Women doing fine in GOP, thank you I found the letter...


April 21, 2002

Women doing fine in GOP, thank you

I found the letter "Doing another count of Democratic women" (April 7) by Carole Fisher to be an interesting spin on the role of women in the Republican Party. Ms. Fisher, who is listed on the Maryland State Democratic Web site as the state party secretary, a fact left off of her Letter to the Editor, missed some points when responding to the letter by Louis Pope [properly identified as the Howard County Republican Central Committee Chairman].

She mentioned that Sen. Sandy Schrader and Del. Gail Bates were not elected but appointed by the Central Committee. I don't believe their votes in Annapolis were counted differently because they were appointed.

It should be noted that the Central Committee, which appointed Sen. Schrader and Del. Bates, is made up of nine members, four of whom are women, all of them selected by the Republican voters of Howard County.

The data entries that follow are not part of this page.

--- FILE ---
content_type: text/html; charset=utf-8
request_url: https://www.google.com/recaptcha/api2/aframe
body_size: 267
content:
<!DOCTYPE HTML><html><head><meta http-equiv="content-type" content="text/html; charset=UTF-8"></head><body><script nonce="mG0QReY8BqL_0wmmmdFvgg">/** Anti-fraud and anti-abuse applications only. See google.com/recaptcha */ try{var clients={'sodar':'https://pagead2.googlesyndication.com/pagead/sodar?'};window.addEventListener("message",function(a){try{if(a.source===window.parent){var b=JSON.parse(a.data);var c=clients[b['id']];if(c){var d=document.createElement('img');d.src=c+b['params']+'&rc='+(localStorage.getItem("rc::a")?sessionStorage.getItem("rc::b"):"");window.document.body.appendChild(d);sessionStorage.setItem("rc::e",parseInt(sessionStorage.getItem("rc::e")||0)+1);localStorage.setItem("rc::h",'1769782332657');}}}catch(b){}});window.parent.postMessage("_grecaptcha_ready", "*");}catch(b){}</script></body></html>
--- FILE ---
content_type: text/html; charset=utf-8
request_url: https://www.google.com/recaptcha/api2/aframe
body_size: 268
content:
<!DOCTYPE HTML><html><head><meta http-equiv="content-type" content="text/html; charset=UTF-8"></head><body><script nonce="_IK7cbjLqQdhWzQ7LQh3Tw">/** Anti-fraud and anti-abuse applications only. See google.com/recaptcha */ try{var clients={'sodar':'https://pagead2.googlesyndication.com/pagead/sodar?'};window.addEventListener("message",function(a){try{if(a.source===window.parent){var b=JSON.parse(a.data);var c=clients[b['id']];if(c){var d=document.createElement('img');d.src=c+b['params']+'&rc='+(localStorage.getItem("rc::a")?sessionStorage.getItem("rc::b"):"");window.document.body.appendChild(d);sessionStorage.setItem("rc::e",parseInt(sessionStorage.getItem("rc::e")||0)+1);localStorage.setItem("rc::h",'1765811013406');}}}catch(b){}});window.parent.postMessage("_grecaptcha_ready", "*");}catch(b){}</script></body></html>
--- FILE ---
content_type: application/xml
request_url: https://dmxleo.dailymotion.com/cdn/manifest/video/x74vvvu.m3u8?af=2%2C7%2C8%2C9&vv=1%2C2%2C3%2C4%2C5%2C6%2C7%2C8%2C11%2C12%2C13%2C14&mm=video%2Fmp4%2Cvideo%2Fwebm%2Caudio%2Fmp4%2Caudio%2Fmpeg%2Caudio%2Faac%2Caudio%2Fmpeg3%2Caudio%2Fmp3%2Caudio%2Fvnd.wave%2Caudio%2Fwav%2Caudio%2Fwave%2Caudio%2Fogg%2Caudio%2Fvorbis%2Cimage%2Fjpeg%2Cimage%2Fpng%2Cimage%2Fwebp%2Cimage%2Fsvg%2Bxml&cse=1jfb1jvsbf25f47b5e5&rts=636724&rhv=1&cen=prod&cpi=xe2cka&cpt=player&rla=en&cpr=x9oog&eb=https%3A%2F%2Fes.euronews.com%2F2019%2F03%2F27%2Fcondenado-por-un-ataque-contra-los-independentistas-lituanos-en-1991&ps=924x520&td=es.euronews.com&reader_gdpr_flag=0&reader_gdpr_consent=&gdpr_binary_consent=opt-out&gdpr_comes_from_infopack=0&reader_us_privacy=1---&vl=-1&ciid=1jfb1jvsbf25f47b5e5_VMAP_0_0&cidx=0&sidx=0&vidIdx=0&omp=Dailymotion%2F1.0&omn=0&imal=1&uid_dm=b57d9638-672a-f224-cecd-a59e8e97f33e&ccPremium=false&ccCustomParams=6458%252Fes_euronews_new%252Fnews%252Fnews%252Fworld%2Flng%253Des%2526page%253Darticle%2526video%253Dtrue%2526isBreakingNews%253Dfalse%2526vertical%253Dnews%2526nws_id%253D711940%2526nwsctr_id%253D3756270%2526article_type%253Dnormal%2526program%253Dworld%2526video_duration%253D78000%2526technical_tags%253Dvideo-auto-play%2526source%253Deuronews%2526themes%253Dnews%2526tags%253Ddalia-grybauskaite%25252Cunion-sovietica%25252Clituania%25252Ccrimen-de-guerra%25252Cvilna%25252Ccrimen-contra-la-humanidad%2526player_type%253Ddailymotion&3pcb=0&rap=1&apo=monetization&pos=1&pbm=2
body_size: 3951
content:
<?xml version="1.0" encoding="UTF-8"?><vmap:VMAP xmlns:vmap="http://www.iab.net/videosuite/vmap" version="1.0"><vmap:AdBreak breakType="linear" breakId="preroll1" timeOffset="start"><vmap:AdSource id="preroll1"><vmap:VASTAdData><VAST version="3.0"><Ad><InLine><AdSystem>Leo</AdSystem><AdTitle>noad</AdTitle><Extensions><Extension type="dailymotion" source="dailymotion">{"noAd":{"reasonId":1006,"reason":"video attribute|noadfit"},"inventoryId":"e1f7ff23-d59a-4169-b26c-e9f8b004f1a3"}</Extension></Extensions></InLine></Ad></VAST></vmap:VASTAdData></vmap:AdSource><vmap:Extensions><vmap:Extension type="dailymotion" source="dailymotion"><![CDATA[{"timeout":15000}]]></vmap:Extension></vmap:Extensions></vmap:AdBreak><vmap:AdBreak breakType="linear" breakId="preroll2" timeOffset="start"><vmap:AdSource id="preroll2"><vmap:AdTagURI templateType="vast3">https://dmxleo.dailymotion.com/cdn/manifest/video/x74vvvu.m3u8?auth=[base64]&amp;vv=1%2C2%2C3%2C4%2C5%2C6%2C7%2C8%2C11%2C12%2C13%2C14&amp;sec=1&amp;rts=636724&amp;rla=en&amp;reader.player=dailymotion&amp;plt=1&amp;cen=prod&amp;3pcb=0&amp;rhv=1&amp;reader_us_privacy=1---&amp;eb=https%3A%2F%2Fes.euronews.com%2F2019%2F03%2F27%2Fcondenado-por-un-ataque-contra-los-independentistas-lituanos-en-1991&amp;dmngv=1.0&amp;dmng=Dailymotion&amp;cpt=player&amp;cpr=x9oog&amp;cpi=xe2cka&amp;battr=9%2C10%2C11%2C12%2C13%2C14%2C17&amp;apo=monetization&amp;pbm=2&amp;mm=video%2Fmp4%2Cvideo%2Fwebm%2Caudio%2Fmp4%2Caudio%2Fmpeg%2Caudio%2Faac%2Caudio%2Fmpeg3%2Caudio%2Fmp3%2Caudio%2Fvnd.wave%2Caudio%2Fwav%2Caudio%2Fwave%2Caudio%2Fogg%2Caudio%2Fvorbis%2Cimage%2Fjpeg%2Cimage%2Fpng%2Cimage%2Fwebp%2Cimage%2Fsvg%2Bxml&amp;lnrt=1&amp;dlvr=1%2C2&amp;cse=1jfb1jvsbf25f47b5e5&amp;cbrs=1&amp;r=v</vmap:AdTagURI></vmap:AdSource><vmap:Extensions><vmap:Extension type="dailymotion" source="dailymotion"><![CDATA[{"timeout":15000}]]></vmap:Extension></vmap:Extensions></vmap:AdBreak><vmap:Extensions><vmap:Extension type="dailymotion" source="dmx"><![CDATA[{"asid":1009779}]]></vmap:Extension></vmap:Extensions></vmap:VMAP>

In addition to the women currently serving in office listed by Louis Pope, the announced Republican candidates in Howard County include three women: Diane Wilson for Council District 3, Joan Lancos for Council District 4, and myself for State Delegate, District 13. This is hardly the face of a male-dominated Republican Party that is often portrayed. So, in addition to those Republican women already serving, more of us will appear on the ballot in November. Republican women have an "excellent prospect to be elected" and to subsequently serve in the courtrooms and council chamber of Howard County and in the State House in Annapolis.

September's primary elections in Howard County will prove whether Democrats themselves will choose to have women represent their party in the general election in those races in which women are running. Until then, Howard County will be ably served by women of both parties.

Mary Beth Tung

Clarksville(The writer is a Republican candidate for state delegate, District 13.)

Recreation softball gets poor treatment

This letter is in response to Lowell Sunderland's article "Here's the pitch on softball" (April 14).

I have coached fastpitch softball for the past five years with AYRA girl's softball and currently have a daughter playing 8U recreation ball with HCYP and another playing travel ball with the Maryland Chill fastpitch organization. Mr. Sunderland touched base on a very real problem in Howard County recreation level softball. I know first hand, because I was forced to fold my 8U team with AYRA this year after only five kids signed up for that age bracket.

What he failed to do was to look completely into the situation and identify what's really going on. If he had looked deeper, he would have found that many people are leaving the county's recreation-level softball because it's treated by many organizations as a second-class sport, and they are sick of it.

Organizations such as Columbia Youth Baseball Association, which was mentioned in the article, provide their baseball teams with plenty of fields, quality equipment, professional umpires and small manageable teams. Their softball teams, on the other hand, are given inadequate fields, hand-me-down baseball equipment (often not made for use in fastpitch), untrained or no umpires and teams which are so large that coaches can't work properly with all of the girls, and playing time becomes an issue.

Even organizations like HCYP, which have wonderful people like Rich Francis working hard to promote the sport within their organization and the county, don't put softball on a level playing field with baseball. The baseball fields at the HCYP-run Kiwanis Wallas Park have enclosed dugouts, elevated scorer's rooms, and well-maintained bleachers. Their girls softball fields on the other hand have rusted backstops, small bleachers in need of repair, and instead of having a dugout, the girls sit on a metal bench behind a 5-foot fence without shelter from the sun. On opening day of the softball and baseball season this year, they made announcements over the PA introducing the baseball teams playing on the various fields, but there was no mention whatsoever of softball. Is it any wonder that girls are looking for other sports to play when they have to be treated like this?

The other thing that Mr. Sunderland would have found is that there is a very large and thriving community of travel ball. Over the past three years the Maryland Chill fastpitch organization, which is based in Howard County, has grown to be one of the largest in the state. They are fielding teams in every age bracket except one this year, two of which have already qualified for the National Softball Association's "A" National Championship in Chattanooga, Tennessee.